** Begin EXERCISE INPUTS **
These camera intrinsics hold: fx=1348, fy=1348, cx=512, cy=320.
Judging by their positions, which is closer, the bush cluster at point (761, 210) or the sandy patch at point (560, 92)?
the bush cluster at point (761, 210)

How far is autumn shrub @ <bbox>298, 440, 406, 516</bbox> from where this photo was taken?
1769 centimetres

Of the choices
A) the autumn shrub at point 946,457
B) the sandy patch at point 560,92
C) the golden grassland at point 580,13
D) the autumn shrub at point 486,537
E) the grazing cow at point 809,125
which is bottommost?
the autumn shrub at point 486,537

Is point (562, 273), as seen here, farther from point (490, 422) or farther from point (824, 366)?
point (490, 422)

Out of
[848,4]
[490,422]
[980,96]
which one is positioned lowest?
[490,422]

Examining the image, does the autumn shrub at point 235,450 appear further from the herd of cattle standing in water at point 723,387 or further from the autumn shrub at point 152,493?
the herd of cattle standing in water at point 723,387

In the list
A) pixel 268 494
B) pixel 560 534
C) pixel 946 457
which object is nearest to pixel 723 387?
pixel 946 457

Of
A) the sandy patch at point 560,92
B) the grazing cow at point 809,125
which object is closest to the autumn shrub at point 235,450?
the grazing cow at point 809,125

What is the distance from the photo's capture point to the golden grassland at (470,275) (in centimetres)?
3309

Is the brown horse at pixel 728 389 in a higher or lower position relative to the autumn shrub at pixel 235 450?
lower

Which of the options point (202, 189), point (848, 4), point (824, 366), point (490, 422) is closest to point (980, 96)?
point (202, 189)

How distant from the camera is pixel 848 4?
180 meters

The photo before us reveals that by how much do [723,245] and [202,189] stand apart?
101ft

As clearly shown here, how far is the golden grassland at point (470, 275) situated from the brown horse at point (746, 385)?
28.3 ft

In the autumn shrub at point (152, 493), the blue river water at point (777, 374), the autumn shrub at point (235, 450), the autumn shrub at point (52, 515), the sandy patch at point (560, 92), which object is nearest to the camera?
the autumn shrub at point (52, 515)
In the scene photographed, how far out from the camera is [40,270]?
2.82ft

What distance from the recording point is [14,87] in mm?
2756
** End EXERCISE INPUTS **
• [REQUIRED TASK]: Reproduce all of the rows above word for word, without changing anything.

• [EXERCISE ANSWER]:
These camera intrinsics hold: fx=1348, fy=1348, cx=512, cy=320.
Judging by their positions, which is closer, the bush cluster at point (761, 210) or the sandy patch at point (560, 92)?
the bush cluster at point (761, 210)

How far is autumn shrub @ <bbox>298, 440, 406, 516</bbox> from where this photo was taken?
1769 centimetres

Of the choices
A) the autumn shrub at point 946,457
B) the sandy patch at point 560,92
C) the golden grassland at point 580,13
D) the autumn shrub at point 486,537
E) the grazing cow at point 809,125
which is bottommost?
the autumn shrub at point 486,537

Is point (562, 273), as seen here, farther from point (490, 422) or farther from point (824, 366)?
point (490, 422)

Out of
[848,4]
[490,422]
[980,96]
which one is positioned lowest?
[490,422]

Examining the image, does the autumn shrub at point 235,450 appear further from the herd of cattle standing in water at point 723,387 or further from the autumn shrub at point 152,493?
the herd of cattle standing in water at point 723,387

In the list
A) pixel 268 494
B) pixel 560 534
C) pixel 946 457
which object is nearest to pixel 723 387?
pixel 946 457

Of
A) the sandy patch at point 560,92
B) the grazing cow at point 809,125
which object is closest to the autumn shrub at point 235,450?
the grazing cow at point 809,125

What is the distance from the photo's capture point to the golden grassland at (470,275) (in centimetres)?
3309

Is the brown horse at pixel 728 389 in a higher or lower position relative to the autumn shrub at pixel 235 450?
lower

Which of the options point (202, 189), point (848, 4), point (824, 366), point (490, 422) is closest to point (980, 96)?
point (202, 189)

How distant from the camera is pixel 848 4?
180 meters

The photo before us reveals that by how much do [723,245] and [202,189] stand apart?
101ft

As clearly shown here, how far is the golden grassland at point (470, 275) situated from the brown horse at point (746, 385)?
28.3 ft

In the autumn shrub at point (152, 493), the blue river water at point (777, 374), the autumn shrub at point (235, 450), the autumn shrub at point (52, 515), the sandy patch at point (560, 92), which object is nearest to the camera?
the autumn shrub at point (52, 515)
In the scene photographed, how far out from the camera is [40,270]?
2.82ft

What distance from the recording point is [14,87] in mm?
2756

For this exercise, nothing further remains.